- **EXTRAIT DU DOCUMENT**:
==================================================
Alors ça, je tiens à ça. Je dis : s’il y avait une source concrète de toutes les analyses que je vous ai proposées sur le savoir, c’est-à-dire sur l’intrication voir - parler, ce serait là, la source concrète.
-  Qu’est-ce qui se passe entre voir et parler ?

Pour ce qu’on a fait sur le pouvoir, alors... Si ça ne vous dit rien, c’est que ou bien j’ai raté ou bien c’est vous qui ne répondez pas à un thème, ça peut arriver, c’est un thème qui ne vous dit rien, à la lettre. Alors là je suis impuissant, je ne puis quelque chose que dans la mesure où il y a une complicité, c’est-à-dire que dans la mesure où ça vous dit quelque chose. Au niveau du pouvoir, je dirai la même chose. Ce qui est très concret, la source concrète de toutes les analyses sur le pouvoir, ce serait quoi ? Ce serait cette idée que, dans toutes nos expériences même quand on ne s’en rend pas compte, nous nous heurtons au pouvoir, c’est-à-dire que le pouvoir est toujours un ensemble de micro-pouvoirs et ce sont ces micro-pouvoirs que Foucault prétend analyser.

Mais l’idée que nous nous heurtons constamment au pouvoir... ce sont des choses aussi simples, oui, l’idée que je ne peux pas traverser la rue ou que je ne peux pas arrêter ma voiture sans qu’il y ait un flic possible, mais ça... avec une contravention... mais il me suffit d’une chose aussi simple pour que tout devienne concret. On n’arrête pas de se heurter au pouvoir. Bien, alors, si notre vie est comme balisée par des micro-pouvoirs que nous exerçons et qui s’exercent sur nous, pouvoir d’affecter, pouvoir d’être affecté, en quoi consistent ces rapports de pouvoir etc. ?
==================================================
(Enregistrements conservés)
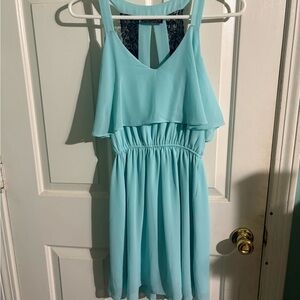 Turquoise dress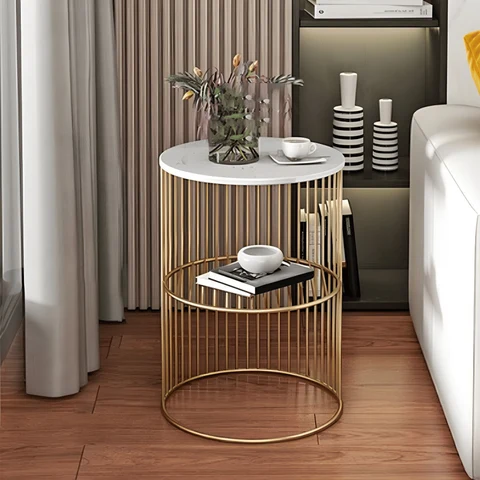 SHP65230 MDF Tablalı Metal Açık Raflı Komodin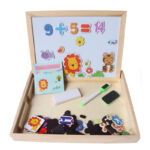 Wooden Magnetic Black And White Board With Cartoons And Numbers - Image 6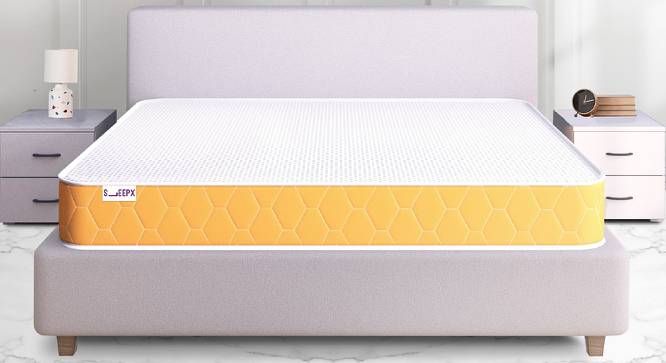 Dual Double Size High Density (HD Foam) Mattress (5 in Mattress Thickness (in Inches), 72 x 48 in Mattress Size, Double Mattress Type) by Urban Ladder - Front View Design 1 - 551342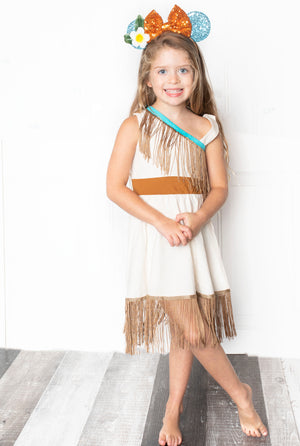 Native Princess Fringe Dress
==================================================
- **À FAIRE**:
**a.** Résumez l'extrait en deux phrases.
**b.** D'après l'extrait, de quoi le pouvoir est-il toujours un ensemble ?
**c.** Recopiez l'extrait à l'identique, de « Alors ça, je » à « voir et parler ? ».
Appuyez-vous uniquement sur l'extrait.

- **RÉPONSES NUMÉROTÉES**:
**a.** L'extrait situe la source concrète des analyses sur le savoir dans l'intrication voir-parler, c'est-à-dire dans la question de ce qui se passe entre voir et parler. Pour le pouvoir, cette source serait l'idée que nous nous heurtons constamment au pouvoir, qui est toujours un ensemble de micro-pouvoirs que Foucault prétend analyser.

**b.** De micro-pouvoirs.

**c.**
Alors ça, je tiens à ça. Je dis : s’il y avait une source concrète de toutes les analyses que je vous ai proposées sur le savoir, c’est-à-dire sur l’intrication voir - parler, ce serait là, la source concrète.
-  Qu’est-ce qui se passe entre voir et parler ?